462 – CANTANDO COM O RABI
Vem cantar aqui conosco.
Nós somos aqueles mesmos de ontem,
Espíritos errantes, tentando acertar.
Vem dedilhar com a gente
As cordas do coração,
Nas canções da alma,
No centro do peito, um mar de perdão.
Éramos íntimos de Maya. **
Agora, nos campos da renovação,
Encontramos você no coração.
E de alguma maneira, algo mudou.
Um Amor aflorou, uma Luz surgiu.
E dentro dela o seu sorriso meigo
Nos dizendo: “o Amor é tudo!”
Rabi querido, nós somos os mesmos de ontem.
Mas algo mudou, e não somos mais errantes.

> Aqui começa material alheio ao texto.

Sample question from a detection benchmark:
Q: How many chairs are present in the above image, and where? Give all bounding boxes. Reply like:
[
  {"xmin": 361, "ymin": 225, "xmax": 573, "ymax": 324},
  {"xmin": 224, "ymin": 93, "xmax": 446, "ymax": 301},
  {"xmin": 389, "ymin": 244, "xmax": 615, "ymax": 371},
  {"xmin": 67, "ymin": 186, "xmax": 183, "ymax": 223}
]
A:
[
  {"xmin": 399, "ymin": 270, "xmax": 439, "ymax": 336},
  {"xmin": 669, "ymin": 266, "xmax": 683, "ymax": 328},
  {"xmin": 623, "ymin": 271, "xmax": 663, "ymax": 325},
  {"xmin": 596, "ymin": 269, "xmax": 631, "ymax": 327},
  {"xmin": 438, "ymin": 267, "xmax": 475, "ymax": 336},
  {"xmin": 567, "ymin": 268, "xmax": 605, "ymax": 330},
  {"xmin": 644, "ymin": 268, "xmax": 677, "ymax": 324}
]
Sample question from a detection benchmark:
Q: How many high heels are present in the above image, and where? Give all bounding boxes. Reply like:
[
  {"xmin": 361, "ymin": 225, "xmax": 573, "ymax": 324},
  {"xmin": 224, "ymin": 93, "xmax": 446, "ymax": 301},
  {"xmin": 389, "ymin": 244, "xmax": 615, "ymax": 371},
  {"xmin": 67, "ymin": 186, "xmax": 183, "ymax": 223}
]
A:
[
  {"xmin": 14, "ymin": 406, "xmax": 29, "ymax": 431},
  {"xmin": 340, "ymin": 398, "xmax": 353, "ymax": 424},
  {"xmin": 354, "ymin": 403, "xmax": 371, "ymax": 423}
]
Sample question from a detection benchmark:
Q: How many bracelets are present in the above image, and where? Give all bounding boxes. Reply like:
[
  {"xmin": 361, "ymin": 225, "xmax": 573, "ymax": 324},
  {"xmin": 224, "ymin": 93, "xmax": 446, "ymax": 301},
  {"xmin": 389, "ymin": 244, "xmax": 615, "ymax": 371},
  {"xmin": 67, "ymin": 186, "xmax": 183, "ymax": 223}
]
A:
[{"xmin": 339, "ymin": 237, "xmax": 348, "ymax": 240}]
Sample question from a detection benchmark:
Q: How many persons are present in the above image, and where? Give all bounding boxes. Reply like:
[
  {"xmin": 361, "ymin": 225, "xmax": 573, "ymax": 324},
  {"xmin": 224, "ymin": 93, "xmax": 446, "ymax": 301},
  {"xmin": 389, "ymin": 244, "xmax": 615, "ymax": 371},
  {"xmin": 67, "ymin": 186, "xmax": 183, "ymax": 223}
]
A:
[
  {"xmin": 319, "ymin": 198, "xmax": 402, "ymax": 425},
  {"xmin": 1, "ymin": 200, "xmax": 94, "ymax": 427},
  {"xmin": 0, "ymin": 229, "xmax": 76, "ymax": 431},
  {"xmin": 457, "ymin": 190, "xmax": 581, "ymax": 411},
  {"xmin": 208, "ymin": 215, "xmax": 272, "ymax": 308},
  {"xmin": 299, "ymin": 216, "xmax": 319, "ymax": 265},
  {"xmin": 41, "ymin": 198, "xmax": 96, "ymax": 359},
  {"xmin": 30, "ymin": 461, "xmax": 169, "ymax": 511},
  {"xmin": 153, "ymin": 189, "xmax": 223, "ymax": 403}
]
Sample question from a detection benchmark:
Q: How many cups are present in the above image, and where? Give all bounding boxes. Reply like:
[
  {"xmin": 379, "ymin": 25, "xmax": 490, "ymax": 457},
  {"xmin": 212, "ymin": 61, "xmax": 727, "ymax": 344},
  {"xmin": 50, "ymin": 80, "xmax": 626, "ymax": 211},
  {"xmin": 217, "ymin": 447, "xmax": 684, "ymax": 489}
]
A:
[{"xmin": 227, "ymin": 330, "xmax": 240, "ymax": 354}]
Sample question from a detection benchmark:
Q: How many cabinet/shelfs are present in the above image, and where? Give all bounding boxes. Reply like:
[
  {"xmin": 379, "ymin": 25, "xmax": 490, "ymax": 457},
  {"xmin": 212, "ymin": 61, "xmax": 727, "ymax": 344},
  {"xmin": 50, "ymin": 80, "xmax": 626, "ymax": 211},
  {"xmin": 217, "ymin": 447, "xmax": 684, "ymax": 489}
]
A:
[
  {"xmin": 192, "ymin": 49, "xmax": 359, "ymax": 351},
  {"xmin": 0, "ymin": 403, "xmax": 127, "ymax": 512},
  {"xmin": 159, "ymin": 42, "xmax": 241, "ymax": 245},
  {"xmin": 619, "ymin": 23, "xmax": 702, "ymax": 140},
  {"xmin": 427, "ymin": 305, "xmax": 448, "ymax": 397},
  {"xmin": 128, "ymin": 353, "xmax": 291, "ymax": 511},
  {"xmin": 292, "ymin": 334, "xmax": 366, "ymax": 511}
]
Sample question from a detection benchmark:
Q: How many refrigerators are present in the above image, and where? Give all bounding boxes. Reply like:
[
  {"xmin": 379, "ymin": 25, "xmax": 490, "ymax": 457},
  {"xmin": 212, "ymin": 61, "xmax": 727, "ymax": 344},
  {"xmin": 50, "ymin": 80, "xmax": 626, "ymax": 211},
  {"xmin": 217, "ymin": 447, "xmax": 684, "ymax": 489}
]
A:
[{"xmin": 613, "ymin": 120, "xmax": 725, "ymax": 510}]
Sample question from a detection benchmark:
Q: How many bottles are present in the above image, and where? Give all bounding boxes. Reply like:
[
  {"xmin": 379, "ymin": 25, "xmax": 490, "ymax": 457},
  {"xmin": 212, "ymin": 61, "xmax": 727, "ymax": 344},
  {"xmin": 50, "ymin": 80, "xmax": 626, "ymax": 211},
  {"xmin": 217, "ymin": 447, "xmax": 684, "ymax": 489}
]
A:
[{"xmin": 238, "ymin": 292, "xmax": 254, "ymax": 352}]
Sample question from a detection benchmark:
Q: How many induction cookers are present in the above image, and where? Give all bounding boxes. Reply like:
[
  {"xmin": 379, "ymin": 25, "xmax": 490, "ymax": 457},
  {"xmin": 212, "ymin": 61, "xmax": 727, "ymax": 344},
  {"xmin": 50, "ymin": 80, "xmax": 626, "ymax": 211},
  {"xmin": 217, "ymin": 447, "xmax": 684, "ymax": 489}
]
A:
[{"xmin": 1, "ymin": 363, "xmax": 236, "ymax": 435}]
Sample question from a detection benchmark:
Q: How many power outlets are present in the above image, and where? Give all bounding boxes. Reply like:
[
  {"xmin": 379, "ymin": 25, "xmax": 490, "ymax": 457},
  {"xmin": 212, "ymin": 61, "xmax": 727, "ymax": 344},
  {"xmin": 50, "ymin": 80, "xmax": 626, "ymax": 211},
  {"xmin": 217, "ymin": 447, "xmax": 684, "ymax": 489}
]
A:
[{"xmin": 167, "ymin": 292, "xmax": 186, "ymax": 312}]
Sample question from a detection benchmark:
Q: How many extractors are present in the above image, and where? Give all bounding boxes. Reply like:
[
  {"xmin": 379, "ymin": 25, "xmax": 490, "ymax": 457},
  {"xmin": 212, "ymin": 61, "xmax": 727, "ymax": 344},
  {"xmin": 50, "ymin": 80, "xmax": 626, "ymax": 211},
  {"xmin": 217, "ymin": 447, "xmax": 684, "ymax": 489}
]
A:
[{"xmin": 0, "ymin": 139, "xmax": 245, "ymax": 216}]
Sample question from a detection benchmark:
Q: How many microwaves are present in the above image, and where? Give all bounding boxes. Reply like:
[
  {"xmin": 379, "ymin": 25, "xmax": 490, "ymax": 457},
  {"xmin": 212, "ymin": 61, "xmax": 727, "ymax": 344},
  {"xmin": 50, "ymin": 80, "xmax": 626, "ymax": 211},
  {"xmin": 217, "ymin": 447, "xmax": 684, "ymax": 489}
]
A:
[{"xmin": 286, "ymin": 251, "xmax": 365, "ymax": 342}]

Nós nos encontramos, e o encontramos
Sorrindo em nossos corações.
O tempo passou e você nos esperou.
Ainda nos enrolamos, mas…
Renasceu algo legal no peito.
Que faz pensar no Bem de todos.
Entre acertos e erros, tem algo legal aqui.
Algo que ninguém vê.
Algo que ilumina, que inspira,
Que toca a canção no coração.
Meigo Rabi, vem tocar conosco.
Vem afinar nossas cordas
Com os seus toques de Amor e Paz
No centro de nosso SER.
Antes, nós éramos errantes e estranhos.
Havia um grande vazio, “cheio de Maya”.
Agora, ele é tudo, cheio de Amor.
No meio dele, o seu sorriso paciente.
Jesus, amigo dos homens,
Vem tocar conosco a canção
Que vem do coração que sente o Divino,
Dedilhando as cordas imortais em nós.
Já passou o tempo de confusão,
Quando nossas canções eram estranhas.
Agora, estamos afinando as cordas…
E o som melhorou bastante.
Aqui, junto com os meus amigos,
Parceiros de estudo e trabalho renovador,
Nós lhe agradecemos pela paciência e confiança,
E lhe convidamos: Vem cantar conosco!
OM JESUS NAMAH! ***
– Wagner Borges –
(Sujeito que insiste em manter o coração e a mente abertos dentro da espiritualidade, que não é cristão nem segue nenhuma doutrina fundamentada pelos homens da Terra, mas que admira muito a Jesus, Krishna, Buda e tantos outros caras legais que ajudam a humanidade no silêncio do amor incondicional que abraça aos homens de todas as raças, credos e culturas).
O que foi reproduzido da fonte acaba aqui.